Repeat the data below word for word, keeping every line in its original order and form.

* BEGIN SOURCE DATA *

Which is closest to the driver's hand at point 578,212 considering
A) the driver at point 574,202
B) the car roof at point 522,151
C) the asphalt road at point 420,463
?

* END SOURCE DATA *

OUTPUT OF THE TASK:
Which is closest to the driver's hand at point 578,212 considering
A) the driver at point 574,202
B) the car roof at point 522,151
C) the asphalt road at point 420,463
?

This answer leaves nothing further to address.